High-resolution 3D light-field display
Well-known light-field (LF) optics are currently being exploited in many so-called LF (or plenoptic) cameras, i.e., a special kind of camera with which the focal conditions of the pictures can be altered after they have been obtained. The 2D images can then be generated by sectioning the acquired data at a specific selected point.1 Given this capability, it should also theoretically be possible to reconstruct the original 3D scene from the 2D data. Such 3D reconstructions, however, have not previously been realized. Moreover, the most common methods for 3D display are stereoscopic or multiview displays. With these devices, however, 3D optical images are not reconstructed (rather, they make a user feel ‘solidity’ through visual congestion). In addition, it has been reported that viewing these types of displays often causes users to experience ‘3D sickness’ because of the visual contradictions.

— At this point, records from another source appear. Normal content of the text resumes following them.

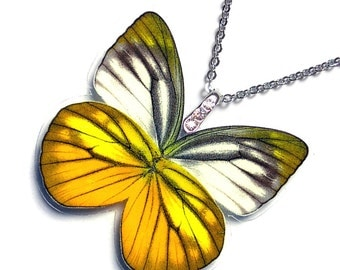 Real Butterfly Wing Necklace / Pendant (WHOLE Cepora Nadina Butterfly - W058)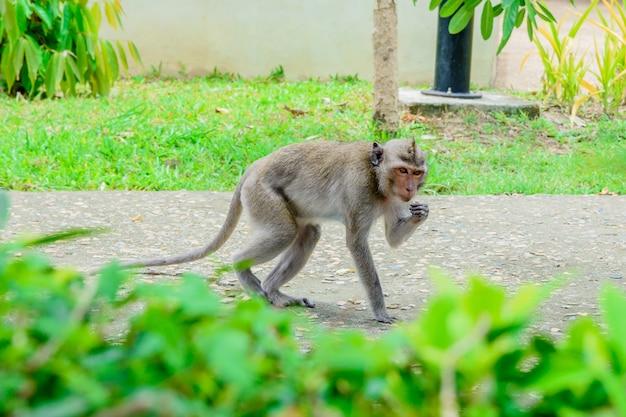 Los monos están caminando en el parque.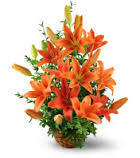 10 orange lilies basket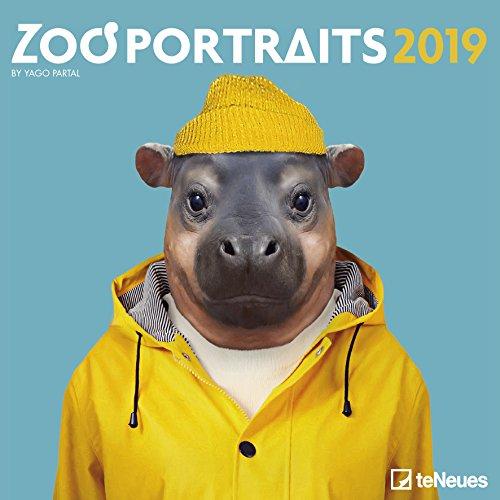 Zoo Portraits Broschurkalender - Kalender 2019 - teNeues-Verlag - Yago Partal - Wandkalender mit Platz für Eintragungen - 30 cm x 30 cm (offen 30 cm x 60 cm)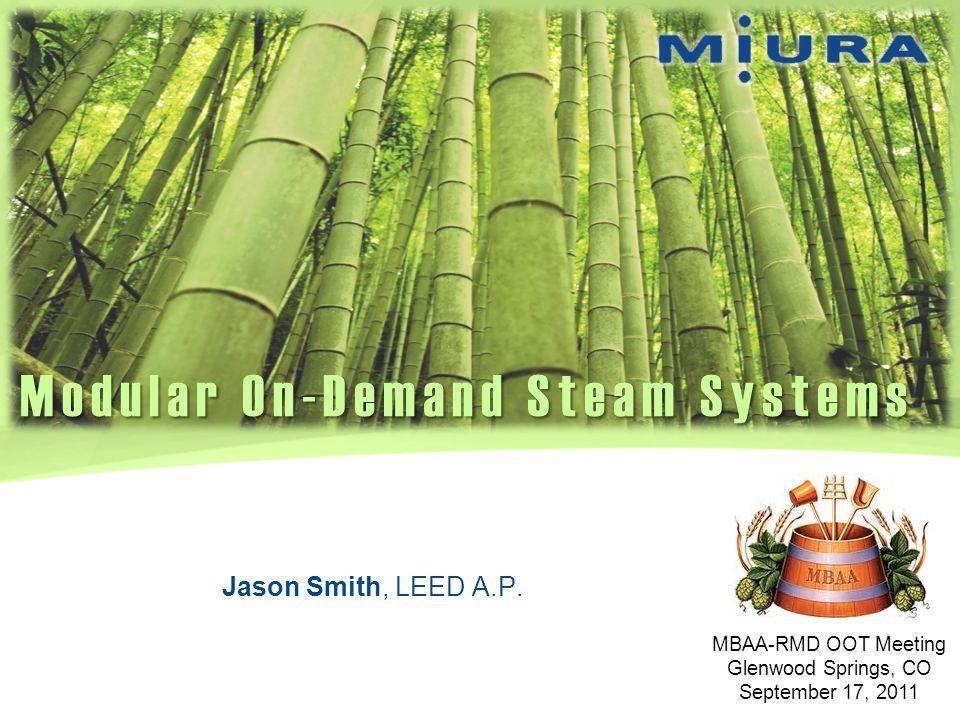 Modular On-Demand Steam Systems
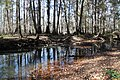 Spring creek 4 (6466596655).jpg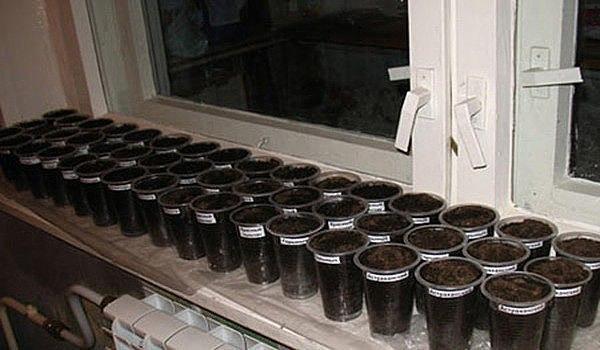 Как посадить перец на рассаду?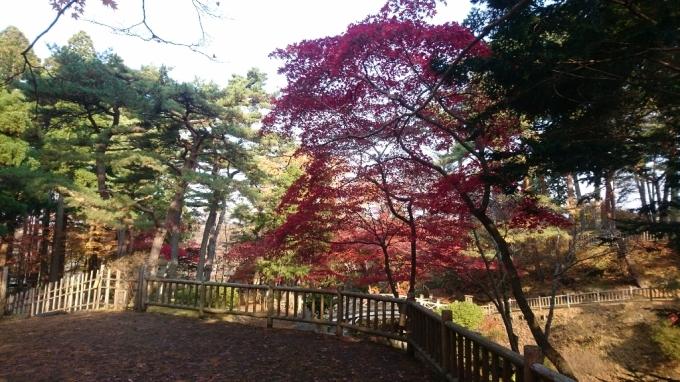 香雪園、見晴公園の紅葉_b0106766_14503259.jpg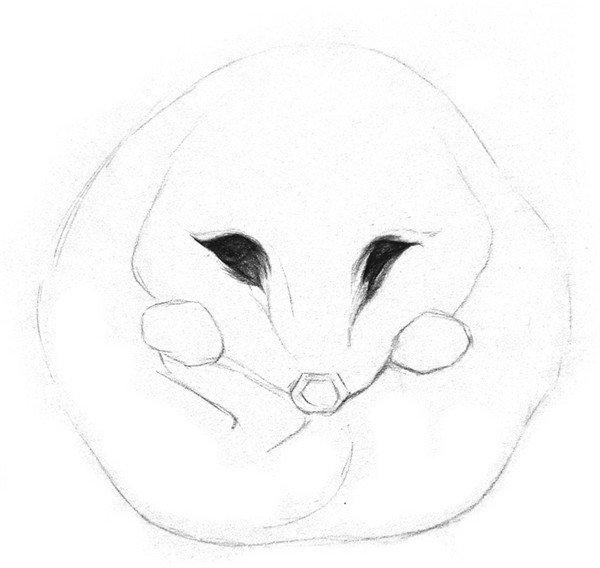 各种动物的眼睛配对图片简笔画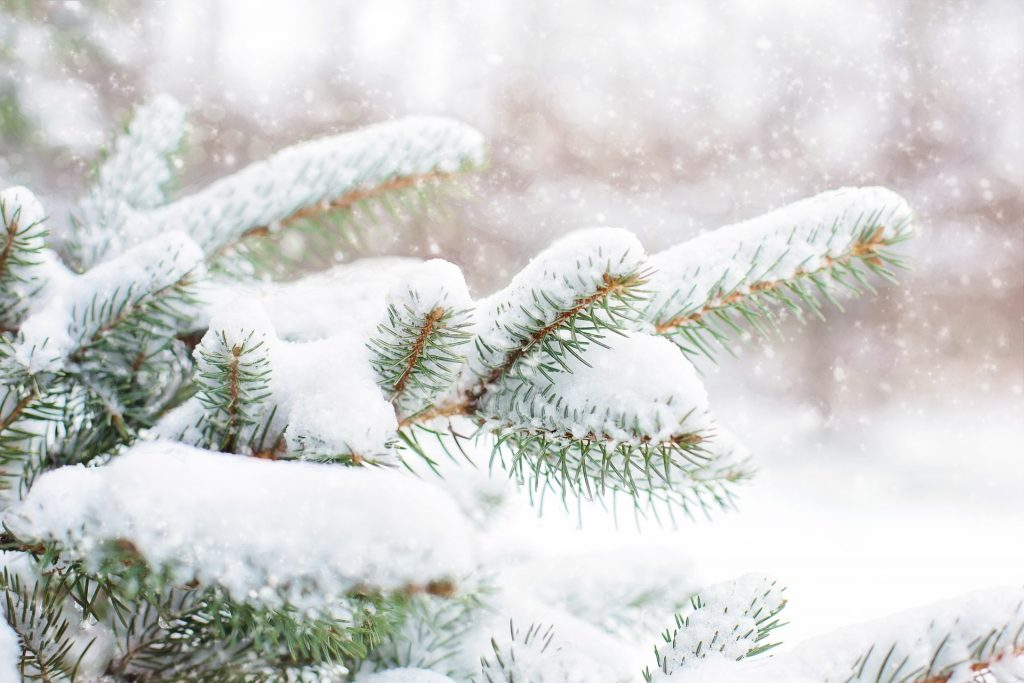 Christmas Tree Farm, pine tree with snow on branches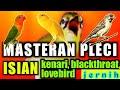 Masteran Pleci Isian Kenari Blackthroat Dan Lovebird Mempercepat Pleci Buka Paruh  Mp3 - Mp4 Download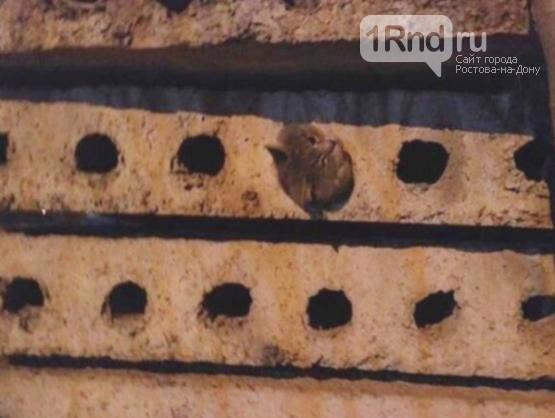 Ростовчане спасли застрявшего в бетонной плите кота, фото-1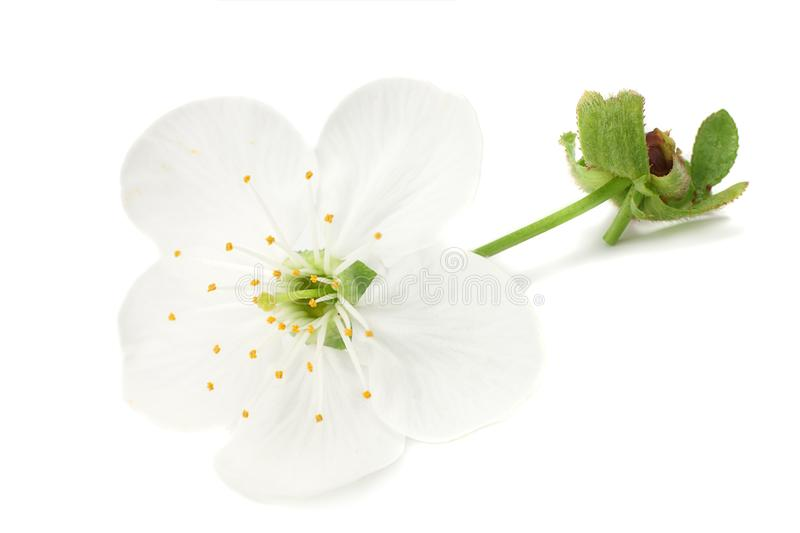 White flowers blossoms isolated on white background. cherry flower stock images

LF cameras can be used to realistically record 3D scenes because they record the conditions of light rays (i.e., where each ray is expressed as a combination of its position and direction) rather than actual images.2 The rays are thus described in four dimensions (in contrast to the original 2D image). At first glance, LF data seems to be no different from an ordinary 2D image. By enlarging the LF data, however, it can be seen that small circular cells are tightly packed all over the image (see Figure 1). These cells are images of the aperture of the camera lens, each of which is a microlens. The coordinates of each cell indicate the position of the ray, whereas the position within each cell provides the direction of the ray (because each cell is optically conjugated with the aperture).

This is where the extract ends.